We had heard that Walmart let people with motor homes park overnight in their parking lot so we tried to sleep there in Austin. Our van isn’t big enough for all of us to sleep in so we tried to pitch a tent on one of the little grass islands under a tree but the security guard gave us the boot. Then we just drove to a church & did the same thing & got away with it. The church was right next to a school & we had little kids investigating us in the morning. Little gangster kids. We slept all over the place. In Athens, Georgia I woke up on a linoleum kitchen floor with a Great Dane licking my face, in St. Louis the bar we played in let us sleep in the bar, & I actually slept on the bar. Most of the time we just slept sardine-style in some generous person’s living room. We didn’t make enough money for hotels.

Overall touring was a blast. We made a lot of friends & had lots of funny adventures. I wish we did it all the time.

TBB: What, in your wildest dreams, would be the pinnacle of success for the band?

Our main goal with this band has always been to have a treadmill on stage with a large horse galloping on it at full speed toward the audience. We figure that would make for a really intense audience experience. Maybe if we got really successful we could have those horses all over the venue.

TBB: Treasure Island is a big gig – in terms of prominence and just plain size. What are the band’s thoughts or how are you feeling about that? How have your chosen and arranged your set to reach a festival crowd?

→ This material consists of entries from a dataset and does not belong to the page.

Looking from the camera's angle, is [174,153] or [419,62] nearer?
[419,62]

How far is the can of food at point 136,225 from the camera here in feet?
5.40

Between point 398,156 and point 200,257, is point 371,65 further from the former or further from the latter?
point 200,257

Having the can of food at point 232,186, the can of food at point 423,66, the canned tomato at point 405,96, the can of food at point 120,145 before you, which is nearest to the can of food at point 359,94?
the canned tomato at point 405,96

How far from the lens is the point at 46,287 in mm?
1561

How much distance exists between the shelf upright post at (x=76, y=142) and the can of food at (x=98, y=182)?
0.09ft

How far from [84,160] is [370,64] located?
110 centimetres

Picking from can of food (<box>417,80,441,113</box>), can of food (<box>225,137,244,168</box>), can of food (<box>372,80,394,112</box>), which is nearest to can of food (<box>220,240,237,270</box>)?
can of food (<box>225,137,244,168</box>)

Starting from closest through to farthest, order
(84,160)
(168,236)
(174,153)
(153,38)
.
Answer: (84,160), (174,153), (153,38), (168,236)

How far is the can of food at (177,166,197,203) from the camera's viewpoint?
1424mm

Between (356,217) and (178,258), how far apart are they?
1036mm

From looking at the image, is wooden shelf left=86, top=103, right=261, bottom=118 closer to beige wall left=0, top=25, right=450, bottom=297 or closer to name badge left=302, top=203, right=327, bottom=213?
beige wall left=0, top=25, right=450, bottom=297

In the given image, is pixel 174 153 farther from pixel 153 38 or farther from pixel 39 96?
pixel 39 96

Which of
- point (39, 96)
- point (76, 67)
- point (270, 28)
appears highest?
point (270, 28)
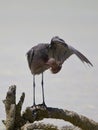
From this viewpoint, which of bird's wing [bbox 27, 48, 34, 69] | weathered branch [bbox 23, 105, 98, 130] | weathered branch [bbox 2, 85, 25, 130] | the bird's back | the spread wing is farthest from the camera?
bird's wing [bbox 27, 48, 34, 69]

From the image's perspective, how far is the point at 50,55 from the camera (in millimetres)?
9195

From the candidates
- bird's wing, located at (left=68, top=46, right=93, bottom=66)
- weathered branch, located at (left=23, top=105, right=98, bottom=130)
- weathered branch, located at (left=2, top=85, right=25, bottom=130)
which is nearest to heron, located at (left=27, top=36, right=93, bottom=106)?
bird's wing, located at (left=68, top=46, right=93, bottom=66)

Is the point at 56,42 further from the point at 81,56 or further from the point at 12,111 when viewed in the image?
the point at 12,111

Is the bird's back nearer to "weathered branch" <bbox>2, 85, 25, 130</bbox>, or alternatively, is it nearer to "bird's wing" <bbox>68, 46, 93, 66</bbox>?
"bird's wing" <bbox>68, 46, 93, 66</bbox>

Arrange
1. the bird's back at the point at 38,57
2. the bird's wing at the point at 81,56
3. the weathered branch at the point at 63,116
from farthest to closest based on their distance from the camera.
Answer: the bird's back at the point at 38,57 → the bird's wing at the point at 81,56 → the weathered branch at the point at 63,116

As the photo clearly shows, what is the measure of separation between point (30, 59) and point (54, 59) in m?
0.98

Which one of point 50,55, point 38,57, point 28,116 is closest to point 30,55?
point 38,57

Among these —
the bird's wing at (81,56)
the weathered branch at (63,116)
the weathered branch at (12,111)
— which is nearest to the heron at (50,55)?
the bird's wing at (81,56)

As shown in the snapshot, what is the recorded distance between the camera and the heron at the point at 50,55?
8.21m

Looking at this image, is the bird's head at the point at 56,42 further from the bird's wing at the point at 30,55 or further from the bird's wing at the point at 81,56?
the bird's wing at the point at 30,55

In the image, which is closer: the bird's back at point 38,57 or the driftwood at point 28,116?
the driftwood at point 28,116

Well, since for now we’re a horseless operation, we’ll try to fill that void of excitement with our own furious galloping. Of course we’re very thrilled to be taking part in this festival. We hope everyone gets there early, because we play first. We’ll be playing some new tunes & some new arrangements. We have a new one with a merengue beat. We’ll avoid our mellower songs probably. There will be a full laser light show but nobody will notice because we play at noon.

TBB: How do you prepare for a big show like this? What will you guys be doing the Saturday before?

We’re playing a show! We’re opening for Rogue Wave at the Independent Saturday night for one of the Treasure Island night shows.

TBB: Who else are you excited to see at TI? Who will you guys be cozying up to backstage?

I like a lot of the bands. I’ve heard Monotonix puts on a crazy show. I’ve never gotten to see Belle & Sebastian & I’ve liked them since I was a whippersnapper. A couple guys in the band are most excited about The Sea & Cake. It’s sort of nice that we get to play first and then just hang out and enjoy it.

TBB: It has been almost a year since your awesome last album came out. What have you all been working on since then and when will we hear some new material?

Well, we put out an EP in 2010 that you can only get on iTunes. I don’t really know how many people have heard that. We recorded it in a single day. It’s re-recordings of songs from both our records. But the new songs are piling up. We don’t have studio time booked or anything but something will happen before too long.

TBB: What one or two other things would you want to say to give the world the true flavor of The Mumlers?

Mumlers is flavor country. Incidentally the Marlboro man was my cousins’ neighbor in South Carolina. He lived in an ornate yellow house with his boyfriend before he died of lung cancer.